What is being asked: Print all entries word for word.

[Scene question records]
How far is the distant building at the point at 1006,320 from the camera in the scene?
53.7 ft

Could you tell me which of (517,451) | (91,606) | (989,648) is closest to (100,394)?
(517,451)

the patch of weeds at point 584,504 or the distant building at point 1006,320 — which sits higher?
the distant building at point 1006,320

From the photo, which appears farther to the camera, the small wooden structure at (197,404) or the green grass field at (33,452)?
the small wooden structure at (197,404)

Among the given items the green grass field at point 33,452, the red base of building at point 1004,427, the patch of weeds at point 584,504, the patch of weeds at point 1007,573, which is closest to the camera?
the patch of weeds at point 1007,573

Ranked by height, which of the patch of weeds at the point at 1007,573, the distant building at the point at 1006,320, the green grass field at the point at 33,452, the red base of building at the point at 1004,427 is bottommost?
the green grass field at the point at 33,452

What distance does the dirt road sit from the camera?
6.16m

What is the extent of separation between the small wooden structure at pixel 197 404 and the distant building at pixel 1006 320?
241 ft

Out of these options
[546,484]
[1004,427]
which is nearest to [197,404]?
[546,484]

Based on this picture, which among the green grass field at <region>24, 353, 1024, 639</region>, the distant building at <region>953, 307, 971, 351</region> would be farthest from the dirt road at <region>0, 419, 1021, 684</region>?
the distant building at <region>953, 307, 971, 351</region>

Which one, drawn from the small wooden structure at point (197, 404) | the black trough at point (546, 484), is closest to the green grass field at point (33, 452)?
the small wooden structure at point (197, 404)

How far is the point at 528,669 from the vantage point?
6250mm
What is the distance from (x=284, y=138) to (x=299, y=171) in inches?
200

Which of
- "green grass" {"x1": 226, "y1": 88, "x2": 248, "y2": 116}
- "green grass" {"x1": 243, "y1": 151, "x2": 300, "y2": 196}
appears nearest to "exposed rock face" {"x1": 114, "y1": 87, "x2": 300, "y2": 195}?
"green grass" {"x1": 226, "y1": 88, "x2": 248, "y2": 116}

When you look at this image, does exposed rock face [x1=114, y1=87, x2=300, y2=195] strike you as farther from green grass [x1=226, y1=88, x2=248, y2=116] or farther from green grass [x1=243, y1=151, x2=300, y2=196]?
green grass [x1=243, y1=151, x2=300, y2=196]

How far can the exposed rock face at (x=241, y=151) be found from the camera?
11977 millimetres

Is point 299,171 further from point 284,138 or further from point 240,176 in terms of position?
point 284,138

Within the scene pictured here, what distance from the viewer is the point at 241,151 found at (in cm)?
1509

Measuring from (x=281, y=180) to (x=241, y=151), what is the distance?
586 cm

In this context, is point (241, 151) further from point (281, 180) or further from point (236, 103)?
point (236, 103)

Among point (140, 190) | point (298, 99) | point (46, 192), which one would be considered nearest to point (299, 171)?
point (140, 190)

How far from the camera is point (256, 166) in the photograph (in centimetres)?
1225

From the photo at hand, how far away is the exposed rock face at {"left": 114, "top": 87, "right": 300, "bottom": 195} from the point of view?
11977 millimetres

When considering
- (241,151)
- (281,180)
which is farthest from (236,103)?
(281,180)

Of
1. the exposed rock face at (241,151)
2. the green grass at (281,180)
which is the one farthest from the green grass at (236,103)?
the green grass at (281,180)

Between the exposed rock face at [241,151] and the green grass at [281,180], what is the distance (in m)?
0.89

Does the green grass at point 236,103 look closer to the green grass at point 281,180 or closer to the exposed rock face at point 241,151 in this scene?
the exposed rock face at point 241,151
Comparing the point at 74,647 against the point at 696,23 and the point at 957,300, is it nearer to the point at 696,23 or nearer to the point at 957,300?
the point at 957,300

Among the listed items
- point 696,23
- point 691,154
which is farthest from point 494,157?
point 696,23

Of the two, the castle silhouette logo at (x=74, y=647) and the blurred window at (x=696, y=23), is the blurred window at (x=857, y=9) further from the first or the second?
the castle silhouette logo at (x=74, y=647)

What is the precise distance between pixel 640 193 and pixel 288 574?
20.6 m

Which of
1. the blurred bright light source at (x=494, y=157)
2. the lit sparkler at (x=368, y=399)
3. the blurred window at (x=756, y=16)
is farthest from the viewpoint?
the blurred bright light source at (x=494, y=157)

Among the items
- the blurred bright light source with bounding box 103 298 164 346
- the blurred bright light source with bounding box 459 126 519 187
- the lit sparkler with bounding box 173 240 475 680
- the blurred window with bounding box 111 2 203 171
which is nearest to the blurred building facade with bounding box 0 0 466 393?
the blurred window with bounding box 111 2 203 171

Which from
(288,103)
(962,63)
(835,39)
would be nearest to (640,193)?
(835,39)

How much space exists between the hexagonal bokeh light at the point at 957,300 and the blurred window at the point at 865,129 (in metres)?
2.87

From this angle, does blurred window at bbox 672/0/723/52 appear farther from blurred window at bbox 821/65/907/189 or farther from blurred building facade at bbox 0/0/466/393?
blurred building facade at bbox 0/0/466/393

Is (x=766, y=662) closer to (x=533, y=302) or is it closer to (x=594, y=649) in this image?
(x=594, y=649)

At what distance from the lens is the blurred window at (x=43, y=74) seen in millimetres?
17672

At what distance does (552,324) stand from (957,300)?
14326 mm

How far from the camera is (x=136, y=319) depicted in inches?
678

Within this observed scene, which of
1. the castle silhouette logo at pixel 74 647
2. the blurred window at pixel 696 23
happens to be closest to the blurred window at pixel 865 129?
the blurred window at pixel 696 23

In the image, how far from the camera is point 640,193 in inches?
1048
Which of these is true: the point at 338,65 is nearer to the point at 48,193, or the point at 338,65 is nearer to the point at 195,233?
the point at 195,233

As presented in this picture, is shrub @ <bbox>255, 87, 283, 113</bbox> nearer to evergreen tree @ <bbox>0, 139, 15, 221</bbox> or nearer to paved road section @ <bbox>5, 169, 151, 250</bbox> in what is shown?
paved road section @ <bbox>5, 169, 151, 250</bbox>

Output for this task:
How far is the distant building at the point at 1006,320 from the camera in the scene?
53.7 ft

Could you tell me which of (517,451) | (91,606) | (989,648) is closest to (100,394)?
(517,451)

the patch of weeds at point 584,504 or the distant building at point 1006,320 — which sits higher?
the distant building at point 1006,320

From the photo, which appears farther to the camera, the small wooden structure at (197,404) or the green grass field at (33,452)?
the small wooden structure at (197,404)

Among the given items the green grass field at point 33,452, the red base of building at point 1004,427, the patch of weeds at point 584,504, the patch of weeds at point 1007,573, which is closest to the camera?
the patch of weeds at point 1007,573

Ranked by height, which of the patch of weeds at the point at 1007,573, the distant building at the point at 1006,320, the green grass field at the point at 33,452, the red base of building at the point at 1004,427 is bottommost?
the green grass field at the point at 33,452

What distance does the dirt road sit from the camera?
6.16m

What is the extent of separation between the small wooden structure at pixel 197 404 and the distant building at pixel 1006 320?
241 ft

Out of these options
[546,484]
[1004,427]
which is nearest to [197,404]?
[546,484]

Based on this picture, which among the green grass field at <region>24, 353, 1024, 639</region>, the distant building at <region>953, 307, 971, 351</region> would be farthest from the dirt road at <region>0, 419, 1021, 684</region>?
the distant building at <region>953, 307, 971, 351</region>

Which one, drawn from the small wooden structure at point (197, 404) | the black trough at point (546, 484), is closest to the green grass field at point (33, 452)?
the small wooden structure at point (197, 404)

How far is the point at 528,669 from the vantage point?
6250mm
What is the distance from (x=284, y=138) to (x=299, y=171) in inches?
200

Which of
- "green grass" {"x1": 226, "y1": 88, "x2": 248, "y2": 116}
- "green grass" {"x1": 243, "y1": 151, "x2": 300, "y2": 196}
appears nearest to "exposed rock face" {"x1": 114, "y1": 87, "x2": 300, "y2": 195}?
"green grass" {"x1": 226, "y1": 88, "x2": 248, "y2": 116}

When you look at this image, does exposed rock face [x1=114, y1=87, x2=300, y2=195] strike you as farther from green grass [x1=226, y1=88, x2=248, y2=116] or farther from green grass [x1=243, y1=151, x2=300, y2=196]?
green grass [x1=243, y1=151, x2=300, y2=196]

How far can the exposed rock face at (x=241, y=151) be found from the camera?
11977 millimetres

Is point 299,171 further from point 284,138 or further from point 240,176 in terms of position?
point 284,138

Within the scene pictured here, what distance from the viewer is the point at 241,151 found at (in cm)?
1509

Measuring from (x=281, y=180) to (x=241, y=151), what is the distance?
586 cm

In this context, is point (241, 151) further from point (281, 180) or further from point (236, 103)?
point (236, 103)

Among point (140, 190) | point (298, 99) | point (46, 192), which one would be considered nearest to point (299, 171)?
point (140, 190)

How far from the camera is point (256, 166) in the photograph (in centimetres)?
1225

From the photo at hand, how far away is the exposed rock face at {"left": 114, "top": 87, "right": 300, "bottom": 195} from the point of view?
11977 millimetres

When considering
- (241,151)
- (281,180)
which is farthest from (236,103)?
(281,180)

Of
1. the exposed rock face at (241,151)
2. the green grass at (281,180)
which is the one farthest from the green grass at (236,103)?
the green grass at (281,180)

Between the exposed rock face at [241,151] and the green grass at [281,180], what is the distance (in m)?
0.89

Does the green grass at point 236,103 look closer to the green grass at point 281,180 or closer to the exposed rock face at point 241,151 in this scene?
the exposed rock face at point 241,151
Comparing the point at 74,647 against the point at 696,23 and the point at 957,300, is it nearer to the point at 696,23 or nearer to the point at 957,300?
the point at 957,300

Among the listed items
- point 696,23
- point 691,154
which is farthest from point 494,157?
point 696,23

Of the two, the castle silhouette logo at (x=74, y=647) and the blurred window at (x=696, y=23), is the blurred window at (x=857, y=9) further from the first or the second?
the castle silhouette logo at (x=74, y=647)

What is the precise distance between pixel 640 193 and pixel 288 574?
20.6 m

Which of
1. the blurred bright light source at (x=494, y=157)
2. the lit sparkler at (x=368, y=399)
3. the blurred window at (x=756, y=16)
is farthest from the viewpoint?
the blurred bright light source at (x=494, y=157)

Among the items
- the blurred bright light source with bounding box 103 298 164 346
- the blurred bright light source with bounding box 459 126 519 187
- the lit sparkler with bounding box 173 240 475 680
- the blurred window with bounding box 111 2 203 171
which is nearest to the blurred building facade with bounding box 0 0 466 393?
the blurred window with bounding box 111 2 203 171

Which from
(288,103)
(962,63)
(835,39)
would be nearest to (640,193)?
(835,39)

How much space exists between the hexagonal bokeh light at the point at 957,300 and the blurred window at the point at 865,129 (in metres)?
2.87

From this angle, does blurred window at bbox 672/0/723/52 appear farther from blurred window at bbox 821/65/907/189 or farther from blurred building facade at bbox 0/0/466/393?
blurred building facade at bbox 0/0/466/393

Is (x=766, y=662) closer to (x=533, y=302) or is it closer to (x=594, y=649) in this image?
(x=594, y=649)

At what distance from the lens is the blurred window at (x=43, y=74) seen in millimetres?
17672

At what distance does (552,324) stand from (957,300)?
14326 mm

How far from the camera is (x=136, y=319) depicted in inches?
678

Within this observed scene, which of
1. the castle silhouette logo at pixel 74 647
2. the blurred window at pixel 696 23
happens to be closest to the blurred window at pixel 865 129?
the blurred window at pixel 696 23

In the image, how far from the camera is point 640,193 in inches?
1048
Which of these is true: the point at 338,65 is nearer to the point at 48,193, or the point at 338,65 is nearer to the point at 195,233?
the point at 195,233

As presented in this picture, is shrub @ <bbox>255, 87, 283, 113</bbox> nearer to evergreen tree @ <bbox>0, 139, 15, 221</bbox> or nearer to paved road section @ <bbox>5, 169, 151, 250</bbox> in what is shown?
paved road section @ <bbox>5, 169, 151, 250</bbox>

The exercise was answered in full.